** Working data follows **

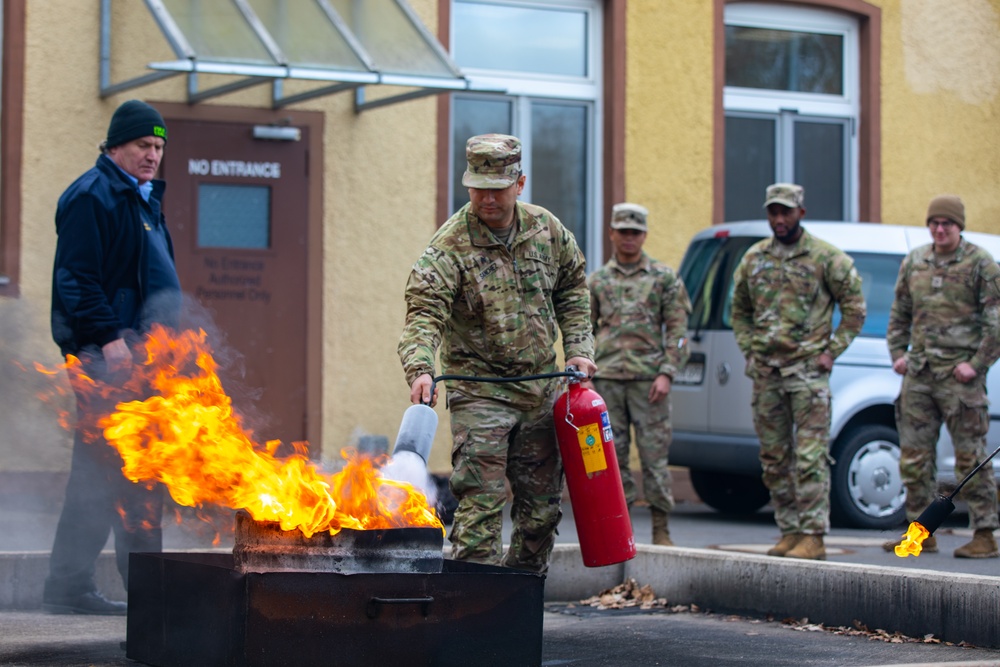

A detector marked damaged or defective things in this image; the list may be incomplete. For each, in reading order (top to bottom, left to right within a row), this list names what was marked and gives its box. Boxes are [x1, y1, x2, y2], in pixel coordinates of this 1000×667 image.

rusty metal fire pan [234, 512, 446, 576]
rusty metal fire pan [128, 552, 548, 667]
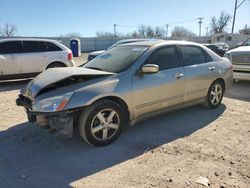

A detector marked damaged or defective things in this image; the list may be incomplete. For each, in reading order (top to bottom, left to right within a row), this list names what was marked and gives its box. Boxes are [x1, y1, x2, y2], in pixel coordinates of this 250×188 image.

damaged hood [21, 67, 114, 100]
broken headlight [31, 92, 73, 111]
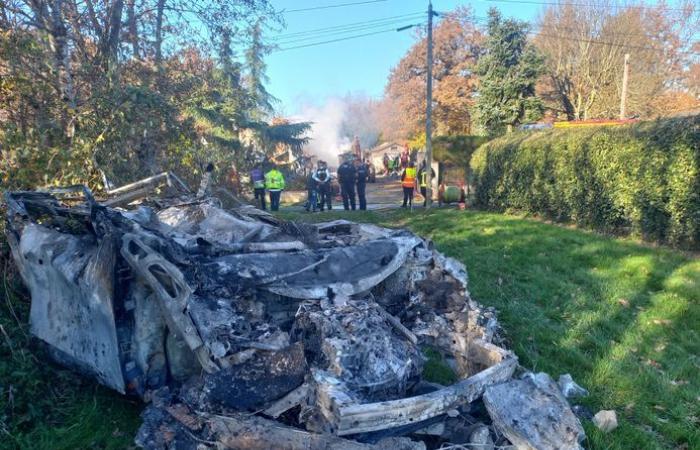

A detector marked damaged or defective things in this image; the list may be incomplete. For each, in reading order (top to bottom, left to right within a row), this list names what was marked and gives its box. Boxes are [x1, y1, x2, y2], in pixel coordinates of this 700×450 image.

charred metal debris [4, 174, 584, 450]
burned car wreck [4, 176, 584, 450]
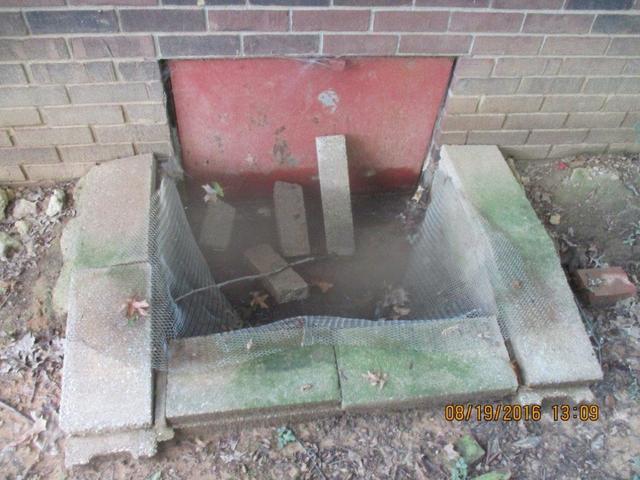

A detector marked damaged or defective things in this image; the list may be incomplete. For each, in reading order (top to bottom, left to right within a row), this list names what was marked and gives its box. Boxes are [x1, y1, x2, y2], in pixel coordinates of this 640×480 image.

cracked concrete edge [64, 430, 157, 466]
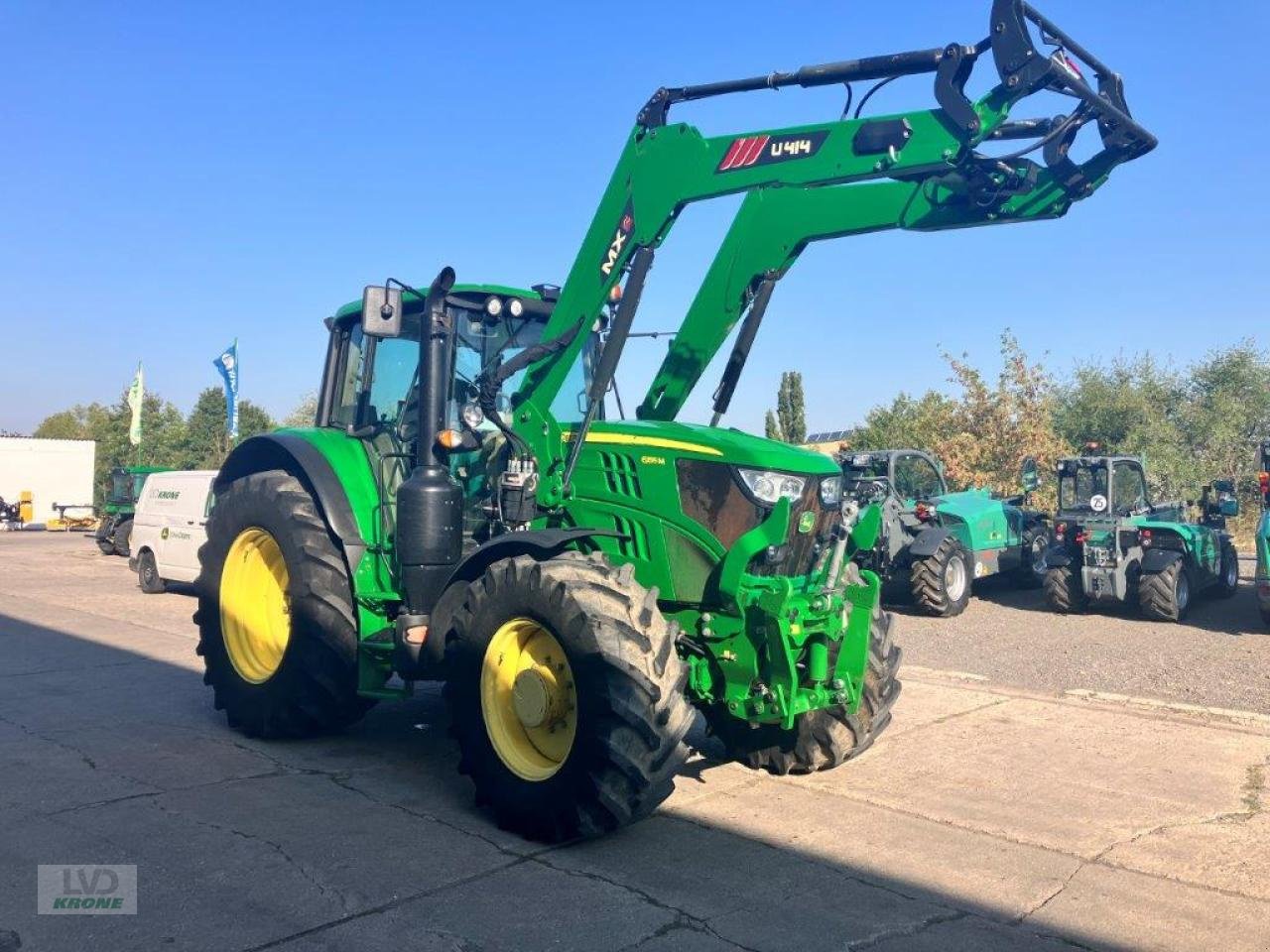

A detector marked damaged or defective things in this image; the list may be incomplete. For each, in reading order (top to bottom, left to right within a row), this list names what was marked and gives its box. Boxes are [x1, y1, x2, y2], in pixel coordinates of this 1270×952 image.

** End of Working data **

Except for the pictures, set down each line of the records exactly as it appears.

A detector marked damaged or defective things in this image; the list may be incomplete. For each, in reading order (top to bottom, left to right within a row), this list names what was marked and gives its box. Boxes are [x1, y1, x2, y2], in pixel coordinates of this 1000×667 image.

rusty metal fire pan [234, 512, 446, 576]
rusty metal fire pan [128, 552, 548, 667]

A detector marked damaged or defective things in this image; the list may be incomplete. For each, in reading order (top to bottom, left to right within a row), this list names what was marked and gives its box. Boxes are [x1, y1, x2, y2], in pixel coordinates of this 250×188 image.

damaged hood [21, 67, 114, 100]
broken headlight [31, 92, 73, 111]

A detector marked damaged or defective things in this image; the list may be incomplete. For each, in reading order (top to bottom, left to right within a row), this list names what was marked and gives its box. Boxes are [x1, y1, x2, y2], in pixel coordinates of this 700×450 image.

charred metal debris [4, 174, 584, 450]
burned car wreck [4, 176, 584, 450]

A detector marked damaged or defective things in this image; the list may be incomplete. For each, in reading order (top to bottom, left to right within a row), this list names what was marked and gives its box. Boxes are [x1, y1, x2, y2], in pixel coordinates of this 640×480 image.

cracked concrete edge [64, 430, 157, 466]

A detector marked damaged or defective things in this image; the list may be incomplete. For each, in reading order (top to bottom, left to right within a row), this list names what was marked and gives its box. Boxes are [x1, y1, x2, y2], in pixel coordinates of this 1270×952 image.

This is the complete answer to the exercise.